**Directions:** Could you write out everything from "Linear Regression: A" down to "of Linear Regression." in the post on Bayesian linear regression below, word for word?

**Text passage:**
==========

$$ \newcommand{\dint}{\mathrm{d}} \newcommand{\vphi}{\boldsymbol{\phi}} \newcommand{\vpi}{\boldsymbol{\pi}} \newcommand{\vpsi}{\boldsymbol{\psi}} \newcommand{\vomg}{\boldsymbol{\omega}} \newcommand{\vsigma}{\boldsymbol{\sigma}} \newcommand{\vzeta}{\boldsymbol{\zeta}} \renewcommand{\vx}{\mathbf{x}} \renewcommand{\vy}{\mathbf{y}} \renewcommand{\vz}{\mathbf{z}} \renewcommand{\vh}{\mathbf{h}} \renewcommand{\b}{\mathbf} \renewcommand{\vec}{\mathrm{vec}} \newcommand{\vecemph}{\mathrm{vec}} \newcommand{\mvn}{\mathcal{MN}} \newcommand{\G}{\mathcal{G}} \newcommand{\M}{\mathcal{M}} \newcommand{\N}{\mathcal{N}} \newcommand{\S}{\mathcal{S}} \newcommand{\I}{\mathcal{I}} \newcommand{\diag}[1]{\mathrm{diag}(#1)} \newcommand{\diagemph}[1]{\mathrm{diag}(#1)} \newcommand{\tr}[1]{\text{tr}(#1)} \renewcommand{\C}{\mathbb{C}} \renewcommand{\R}{\mathbb{R}} \renewcommand{\E}{\mathbb{E}} \newcommand{\D}{\mathcal{D}} \newcommand{\inner}[1]{\langle #1 \rangle} \newcommand{\innerbig}[1]{\left \langle #1 \right \rangle} \newcommand{\abs}[1]{\lvert #1 \rvert} \newcommand{\norm}[1]{\lVert #1 \rVert} \newcommand{\two}{\mathrm{II}} \newcommand{\GL}{\mathrm{GL}} \newcommand{\Id}{\mathrm{Id}} \newcommand{\grad}[1]{\mathrm{grad} \, #1} \newcommand{\gradat}[2]{\mathrm{grad} \, #1 \, \vert_{#2}} \newcommand{\Hess}[1]{\mathrm{Hess} \, #1} \newcommand{\T}{\text{T}} \newcommand{\dim}[1]{\mathrm{dim} \, #1} \newcommand{\partder}[2]{\frac{\partial #1}{\partial #2}} \newcommand{\rank}[1]{\mathrm{rank} \, #1} \newcommand{\inv}1 \newcommand{\map}{\text{MAP}} \newcommand{\L}{\mathcal{L}} \DeclareMathOperator*{\argmax}{arg\,max} \DeclareMathOperator*{\argmin}{arg\,min} $$

Linear Regression: A Bayesian Point of View

We all know the first model we learned when learning Machine Learning: Linear Regression. It is a simple, intuitive, and stimulating our mind to go deeper into Machine Learning hole.

Linear Regression could be intuitively interpreted in several point of views, e.g. geometry and statistics (frequentist one!). Having frequentist statistics point of view, usually there should be the Bayesian counterpart. Hence, in this post, we would address the Bayesian point of view of Linear Regression.

Linear Regression: Refreshments

Recall, in Linear Regression, we want to map our inputs into real numbers, i.e. $ f: \mathbb{R}^N \to \mathbb{R} $. For example, given some features, e.g. how many hour of studying, number of subject taken, and the IQ of a student, we want to predict his or her GPA.

==========

**Supplied records:**
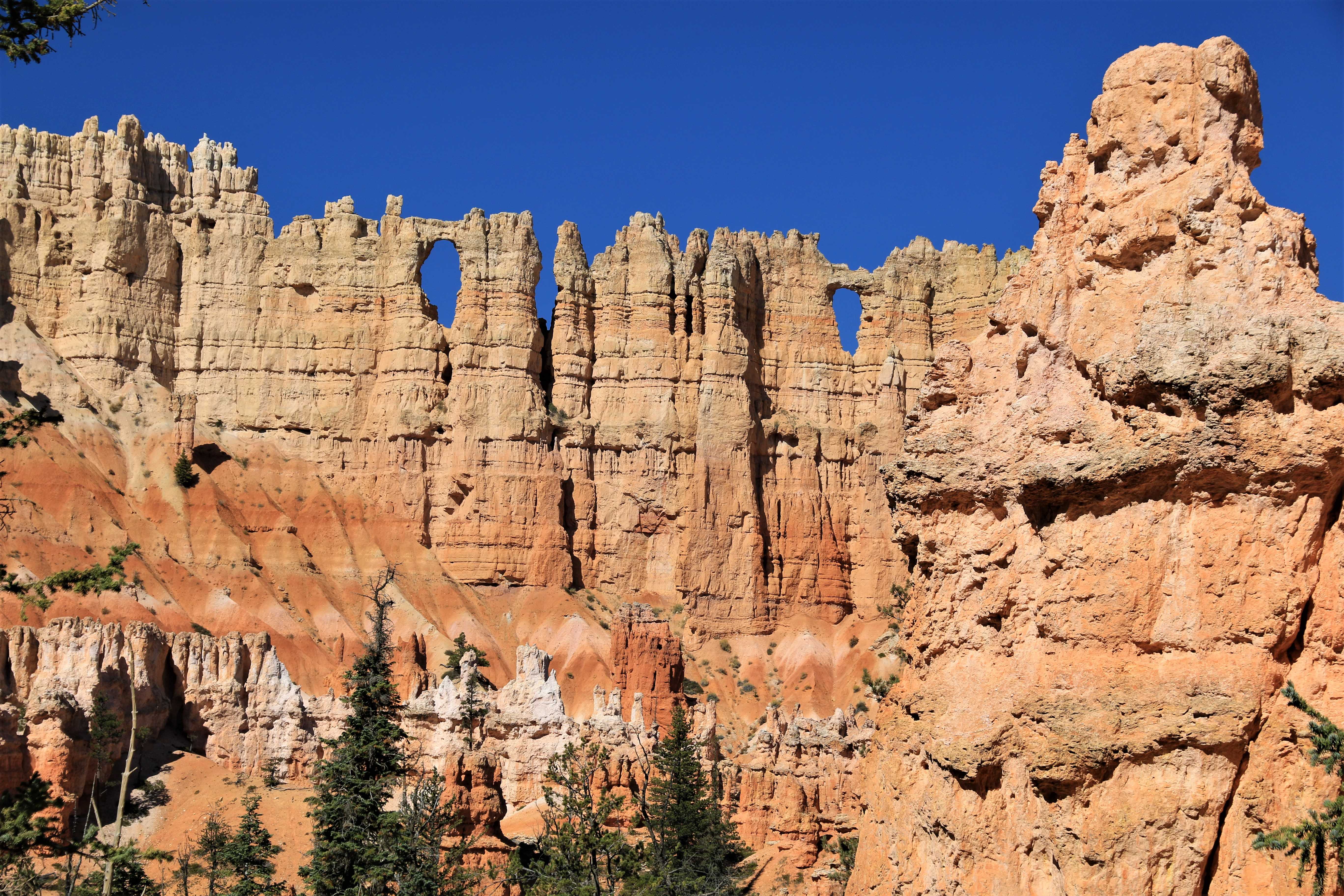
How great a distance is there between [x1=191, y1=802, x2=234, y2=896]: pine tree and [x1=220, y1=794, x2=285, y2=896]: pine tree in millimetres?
244

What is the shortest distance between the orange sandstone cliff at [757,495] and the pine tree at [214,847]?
4.88m

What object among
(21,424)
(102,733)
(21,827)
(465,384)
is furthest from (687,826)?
(465,384)

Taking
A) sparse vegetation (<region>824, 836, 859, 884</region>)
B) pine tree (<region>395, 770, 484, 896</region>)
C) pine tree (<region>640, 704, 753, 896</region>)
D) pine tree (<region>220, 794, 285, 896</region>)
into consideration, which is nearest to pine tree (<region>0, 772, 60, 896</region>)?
A: pine tree (<region>395, 770, 484, 896</region>)

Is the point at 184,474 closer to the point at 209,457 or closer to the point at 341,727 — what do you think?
the point at 209,457

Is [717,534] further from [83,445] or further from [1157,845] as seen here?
[1157,845]

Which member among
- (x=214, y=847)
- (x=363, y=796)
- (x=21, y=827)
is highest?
(x=21, y=827)

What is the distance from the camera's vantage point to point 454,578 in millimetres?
72062

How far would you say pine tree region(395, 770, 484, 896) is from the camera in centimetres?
2789

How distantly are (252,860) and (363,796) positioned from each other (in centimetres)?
542

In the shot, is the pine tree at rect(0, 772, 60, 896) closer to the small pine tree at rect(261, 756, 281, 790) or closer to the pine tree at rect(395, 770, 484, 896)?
the pine tree at rect(395, 770, 484, 896)

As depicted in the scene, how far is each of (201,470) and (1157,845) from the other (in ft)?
217

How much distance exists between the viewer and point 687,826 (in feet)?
133

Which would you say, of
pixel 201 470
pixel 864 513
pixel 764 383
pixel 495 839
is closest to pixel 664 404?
pixel 764 383

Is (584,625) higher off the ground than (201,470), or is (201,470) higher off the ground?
(201,470)
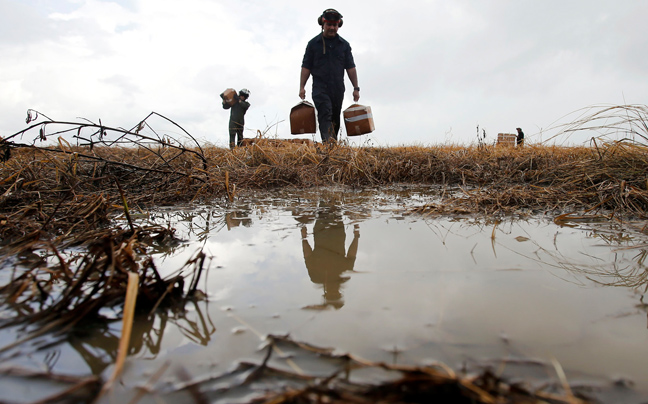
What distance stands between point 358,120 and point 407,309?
4329 millimetres

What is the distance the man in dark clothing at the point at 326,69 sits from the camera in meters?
4.87

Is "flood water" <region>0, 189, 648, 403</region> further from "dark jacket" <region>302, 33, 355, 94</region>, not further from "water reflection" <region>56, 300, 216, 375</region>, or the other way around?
"dark jacket" <region>302, 33, 355, 94</region>

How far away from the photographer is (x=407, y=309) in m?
0.80

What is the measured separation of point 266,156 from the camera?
3705 millimetres

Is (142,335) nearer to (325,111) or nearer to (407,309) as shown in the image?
(407,309)

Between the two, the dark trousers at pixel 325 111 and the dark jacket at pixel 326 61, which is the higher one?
the dark jacket at pixel 326 61

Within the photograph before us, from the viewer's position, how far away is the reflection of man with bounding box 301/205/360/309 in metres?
0.94

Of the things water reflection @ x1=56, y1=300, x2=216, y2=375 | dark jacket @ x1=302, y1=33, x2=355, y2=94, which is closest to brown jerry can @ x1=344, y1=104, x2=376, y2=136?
dark jacket @ x1=302, y1=33, x2=355, y2=94

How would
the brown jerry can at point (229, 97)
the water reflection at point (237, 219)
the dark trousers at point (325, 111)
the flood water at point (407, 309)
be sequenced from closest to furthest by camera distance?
the flood water at point (407, 309)
the water reflection at point (237, 219)
the dark trousers at point (325, 111)
the brown jerry can at point (229, 97)

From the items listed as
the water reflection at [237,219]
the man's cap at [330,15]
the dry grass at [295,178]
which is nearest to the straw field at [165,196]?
the dry grass at [295,178]

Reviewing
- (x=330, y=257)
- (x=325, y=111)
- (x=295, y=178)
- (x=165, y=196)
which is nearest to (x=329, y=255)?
(x=330, y=257)

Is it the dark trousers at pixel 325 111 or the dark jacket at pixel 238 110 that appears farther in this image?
the dark jacket at pixel 238 110

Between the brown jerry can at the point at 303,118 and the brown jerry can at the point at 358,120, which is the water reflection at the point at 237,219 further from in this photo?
the brown jerry can at the point at 358,120

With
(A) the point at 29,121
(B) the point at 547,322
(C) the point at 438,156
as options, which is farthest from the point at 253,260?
(C) the point at 438,156
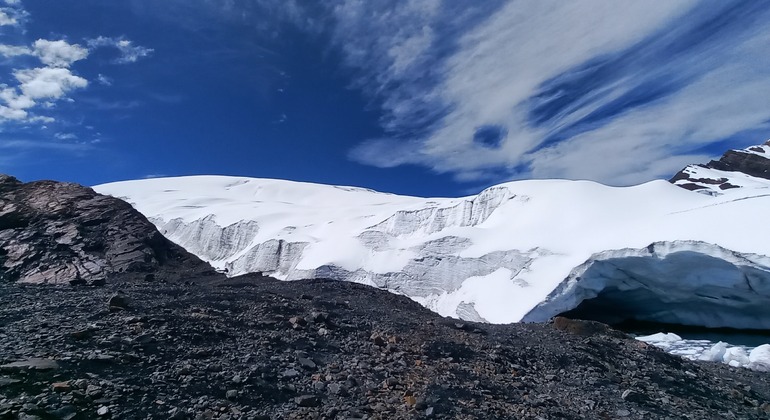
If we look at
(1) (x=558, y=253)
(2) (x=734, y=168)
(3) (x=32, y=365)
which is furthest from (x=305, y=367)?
(2) (x=734, y=168)

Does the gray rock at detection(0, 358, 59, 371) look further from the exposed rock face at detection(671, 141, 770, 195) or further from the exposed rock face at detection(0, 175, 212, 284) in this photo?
the exposed rock face at detection(671, 141, 770, 195)

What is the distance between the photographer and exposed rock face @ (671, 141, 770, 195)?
4525 centimetres

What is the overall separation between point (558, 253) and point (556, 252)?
0.08 metres

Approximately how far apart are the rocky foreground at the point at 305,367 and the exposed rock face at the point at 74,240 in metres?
4.63

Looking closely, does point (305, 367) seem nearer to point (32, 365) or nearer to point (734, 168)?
point (32, 365)

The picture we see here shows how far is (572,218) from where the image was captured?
50.9 ft

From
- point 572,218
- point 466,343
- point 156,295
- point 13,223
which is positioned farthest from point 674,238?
point 13,223

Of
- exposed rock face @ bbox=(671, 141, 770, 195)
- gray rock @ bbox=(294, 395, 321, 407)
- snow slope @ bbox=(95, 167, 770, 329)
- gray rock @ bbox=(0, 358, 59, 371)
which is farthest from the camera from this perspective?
exposed rock face @ bbox=(671, 141, 770, 195)

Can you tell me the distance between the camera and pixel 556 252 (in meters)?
14.1

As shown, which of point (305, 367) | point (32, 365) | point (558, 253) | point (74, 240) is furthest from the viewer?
point (74, 240)

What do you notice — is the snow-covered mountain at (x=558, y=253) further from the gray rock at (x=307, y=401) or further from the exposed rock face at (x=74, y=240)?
the gray rock at (x=307, y=401)

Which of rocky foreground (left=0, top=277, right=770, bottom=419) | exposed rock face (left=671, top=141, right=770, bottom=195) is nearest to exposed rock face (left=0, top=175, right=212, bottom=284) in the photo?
rocky foreground (left=0, top=277, right=770, bottom=419)

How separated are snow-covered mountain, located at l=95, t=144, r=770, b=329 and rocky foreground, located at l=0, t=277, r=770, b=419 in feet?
12.5

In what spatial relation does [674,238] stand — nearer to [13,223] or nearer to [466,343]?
[466,343]
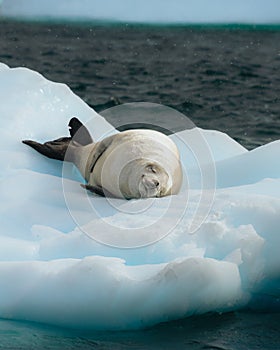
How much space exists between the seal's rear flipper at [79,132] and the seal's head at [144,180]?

==========

**Exercise answer:**
Linear Regression: A Bayesian Point of View

We all know the first model we learned when learning Machine Learning: Linear Regression. It is a simple, intuitive, and stimulating our mind to go deeper into Machine Learning hole.

Linear Regression could be intuitively interpreted in several point of views, e.g. geometry and statistics (frequentist one!). Having frequentist statistics point of view, usually there should be the Bayesian counterpart. Hence, in this post, we would address the Bayesian point of view of Linear Regression.